-- Begin Data entries --
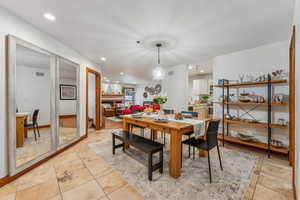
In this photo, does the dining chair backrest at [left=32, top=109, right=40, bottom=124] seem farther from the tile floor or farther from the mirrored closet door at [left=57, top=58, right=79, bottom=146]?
the tile floor

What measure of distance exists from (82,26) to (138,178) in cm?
268

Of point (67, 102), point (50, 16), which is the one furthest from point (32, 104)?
point (50, 16)

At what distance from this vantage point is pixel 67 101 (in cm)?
313

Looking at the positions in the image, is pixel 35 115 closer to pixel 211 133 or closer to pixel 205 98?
pixel 211 133

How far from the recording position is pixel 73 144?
3.26 meters

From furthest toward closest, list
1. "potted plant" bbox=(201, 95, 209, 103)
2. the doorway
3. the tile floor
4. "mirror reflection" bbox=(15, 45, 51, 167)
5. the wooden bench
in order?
"potted plant" bbox=(201, 95, 209, 103)
the doorway
"mirror reflection" bbox=(15, 45, 51, 167)
the wooden bench
the tile floor

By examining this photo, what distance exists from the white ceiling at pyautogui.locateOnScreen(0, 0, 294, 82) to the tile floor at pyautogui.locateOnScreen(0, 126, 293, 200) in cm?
244

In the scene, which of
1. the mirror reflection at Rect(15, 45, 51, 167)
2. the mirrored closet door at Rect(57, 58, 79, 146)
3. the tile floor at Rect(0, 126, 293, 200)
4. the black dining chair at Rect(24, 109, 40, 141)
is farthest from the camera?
the mirrored closet door at Rect(57, 58, 79, 146)

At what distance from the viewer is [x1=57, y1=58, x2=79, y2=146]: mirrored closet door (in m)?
2.88

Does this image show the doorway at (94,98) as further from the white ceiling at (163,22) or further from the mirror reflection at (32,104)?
the mirror reflection at (32,104)

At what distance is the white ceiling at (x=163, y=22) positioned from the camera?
168 centimetres

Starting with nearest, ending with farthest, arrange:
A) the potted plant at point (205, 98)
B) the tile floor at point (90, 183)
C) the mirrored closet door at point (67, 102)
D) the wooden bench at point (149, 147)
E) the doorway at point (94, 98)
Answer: the tile floor at point (90, 183), the wooden bench at point (149, 147), the mirrored closet door at point (67, 102), the doorway at point (94, 98), the potted plant at point (205, 98)

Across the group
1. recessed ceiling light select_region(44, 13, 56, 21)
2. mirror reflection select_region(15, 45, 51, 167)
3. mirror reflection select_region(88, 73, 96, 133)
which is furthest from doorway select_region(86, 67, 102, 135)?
recessed ceiling light select_region(44, 13, 56, 21)

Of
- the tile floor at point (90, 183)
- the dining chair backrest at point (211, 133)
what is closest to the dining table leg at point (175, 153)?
the dining chair backrest at point (211, 133)
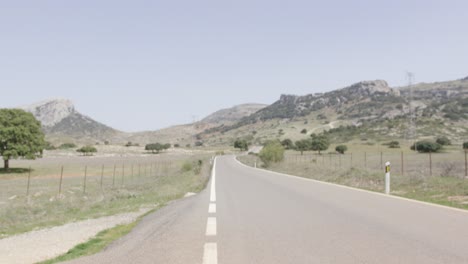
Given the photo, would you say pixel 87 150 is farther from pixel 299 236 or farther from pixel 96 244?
pixel 299 236

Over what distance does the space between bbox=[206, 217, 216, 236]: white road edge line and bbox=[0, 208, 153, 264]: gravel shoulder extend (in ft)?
6.53

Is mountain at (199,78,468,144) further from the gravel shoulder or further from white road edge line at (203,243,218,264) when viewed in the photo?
white road edge line at (203,243,218,264)

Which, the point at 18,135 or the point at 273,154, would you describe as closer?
Result: the point at 273,154

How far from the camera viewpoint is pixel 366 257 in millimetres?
5965

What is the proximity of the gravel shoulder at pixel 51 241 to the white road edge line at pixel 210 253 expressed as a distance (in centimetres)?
224

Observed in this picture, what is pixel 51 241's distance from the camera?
796 cm

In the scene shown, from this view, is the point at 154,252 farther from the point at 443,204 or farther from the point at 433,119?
the point at 433,119

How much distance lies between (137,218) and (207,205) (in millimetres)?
2703

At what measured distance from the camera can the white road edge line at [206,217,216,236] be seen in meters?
8.04

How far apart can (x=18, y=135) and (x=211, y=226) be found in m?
55.6

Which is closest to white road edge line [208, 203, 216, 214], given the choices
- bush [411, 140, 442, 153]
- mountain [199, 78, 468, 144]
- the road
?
the road

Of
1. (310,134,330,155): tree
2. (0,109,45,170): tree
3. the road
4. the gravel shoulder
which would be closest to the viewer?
the road

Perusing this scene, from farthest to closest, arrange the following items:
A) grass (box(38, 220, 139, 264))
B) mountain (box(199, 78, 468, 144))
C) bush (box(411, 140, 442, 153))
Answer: mountain (box(199, 78, 468, 144))
bush (box(411, 140, 442, 153))
grass (box(38, 220, 139, 264))

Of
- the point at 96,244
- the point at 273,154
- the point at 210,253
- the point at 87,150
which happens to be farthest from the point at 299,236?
the point at 87,150
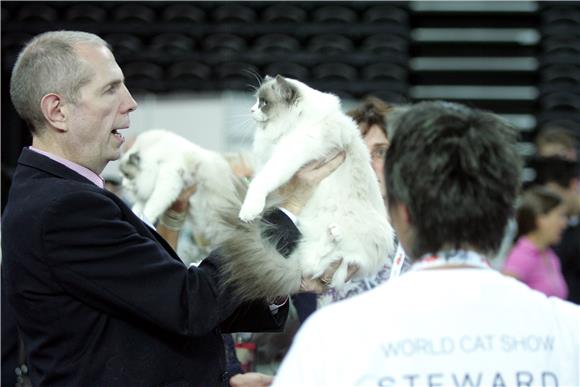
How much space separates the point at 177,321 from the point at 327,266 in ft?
1.51

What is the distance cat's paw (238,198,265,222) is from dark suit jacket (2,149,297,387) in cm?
16

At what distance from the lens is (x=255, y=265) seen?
1.98 m

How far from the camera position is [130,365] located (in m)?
1.93

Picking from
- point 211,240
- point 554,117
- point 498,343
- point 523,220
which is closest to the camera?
point 498,343

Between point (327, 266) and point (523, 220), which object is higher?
point (327, 266)

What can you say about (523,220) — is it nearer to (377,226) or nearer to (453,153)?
(377,226)

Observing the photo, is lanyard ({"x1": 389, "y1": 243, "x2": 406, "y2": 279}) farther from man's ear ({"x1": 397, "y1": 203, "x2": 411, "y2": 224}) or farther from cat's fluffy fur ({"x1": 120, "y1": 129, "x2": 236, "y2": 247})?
man's ear ({"x1": 397, "y1": 203, "x2": 411, "y2": 224})

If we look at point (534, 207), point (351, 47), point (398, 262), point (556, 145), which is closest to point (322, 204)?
point (398, 262)

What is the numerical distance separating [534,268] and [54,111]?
3.56 meters

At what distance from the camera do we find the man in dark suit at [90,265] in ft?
6.17

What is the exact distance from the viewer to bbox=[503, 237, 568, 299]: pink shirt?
4.98 metres

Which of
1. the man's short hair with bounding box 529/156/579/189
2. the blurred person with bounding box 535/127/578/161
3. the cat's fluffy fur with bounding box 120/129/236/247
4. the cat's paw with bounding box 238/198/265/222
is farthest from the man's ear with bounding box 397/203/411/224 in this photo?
the blurred person with bounding box 535/127/578/161

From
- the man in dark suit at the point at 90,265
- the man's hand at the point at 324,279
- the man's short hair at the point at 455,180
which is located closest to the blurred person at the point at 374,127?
the man's hand at the point at 324,279

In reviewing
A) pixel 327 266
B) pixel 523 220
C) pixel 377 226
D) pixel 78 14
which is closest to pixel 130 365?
pixel 327 266
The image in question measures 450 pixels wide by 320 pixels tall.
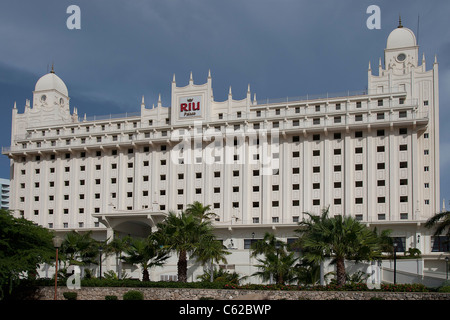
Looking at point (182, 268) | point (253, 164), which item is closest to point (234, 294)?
point (182, 268)

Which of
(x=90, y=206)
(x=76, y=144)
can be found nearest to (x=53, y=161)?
(x=76, y=144)

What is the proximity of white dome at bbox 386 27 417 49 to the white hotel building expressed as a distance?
0.10m

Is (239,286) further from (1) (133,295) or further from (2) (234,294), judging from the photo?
(1) (133,295)

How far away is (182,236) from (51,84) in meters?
41.7

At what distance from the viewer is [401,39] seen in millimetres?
58281

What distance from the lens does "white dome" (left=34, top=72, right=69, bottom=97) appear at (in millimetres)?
68062

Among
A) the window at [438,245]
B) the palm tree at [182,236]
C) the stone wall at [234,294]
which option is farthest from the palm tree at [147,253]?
the window at [438,245]

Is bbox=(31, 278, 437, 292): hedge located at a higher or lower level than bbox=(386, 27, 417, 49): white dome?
lower

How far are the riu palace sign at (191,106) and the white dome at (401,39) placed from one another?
21062 millimetres

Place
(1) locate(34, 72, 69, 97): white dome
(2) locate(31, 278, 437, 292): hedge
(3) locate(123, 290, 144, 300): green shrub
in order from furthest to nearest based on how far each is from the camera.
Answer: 1. (1) locate(34, 72, 69, 97): white dome
2. (3) locate(123, 290, 144, 300): green shrub
3. (2) locate(31, 278, 437, 292): hedge

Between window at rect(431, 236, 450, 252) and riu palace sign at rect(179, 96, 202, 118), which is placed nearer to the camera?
window at rect(431, 236, 450, 252)

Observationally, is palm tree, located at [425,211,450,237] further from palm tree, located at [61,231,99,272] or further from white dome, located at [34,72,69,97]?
white dome, located at [34,72,69,97]

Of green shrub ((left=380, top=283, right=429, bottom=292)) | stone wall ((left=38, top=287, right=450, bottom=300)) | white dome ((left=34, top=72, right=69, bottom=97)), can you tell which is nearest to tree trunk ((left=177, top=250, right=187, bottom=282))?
stone wall ((left=38, top=287, right=450, bottom=300))
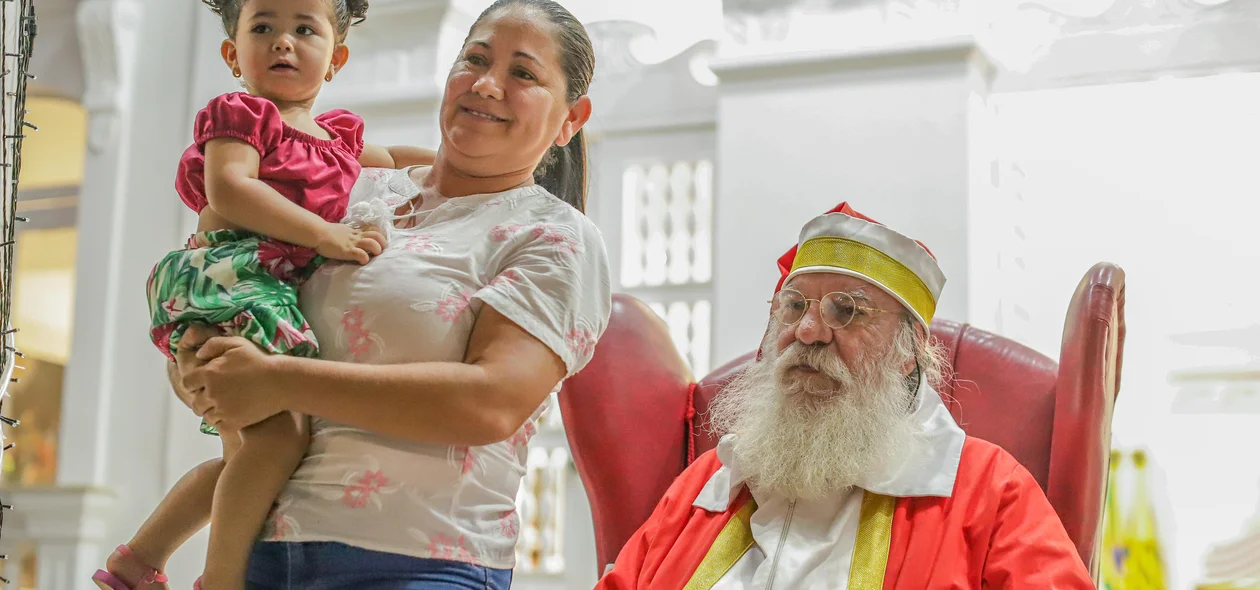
-- End Data entries --
• _Prompt_
List every line of the data above that contains the word "order".

• _Completed exercise_
in order?
in order from furthest to nearest based on how far each is from the camera.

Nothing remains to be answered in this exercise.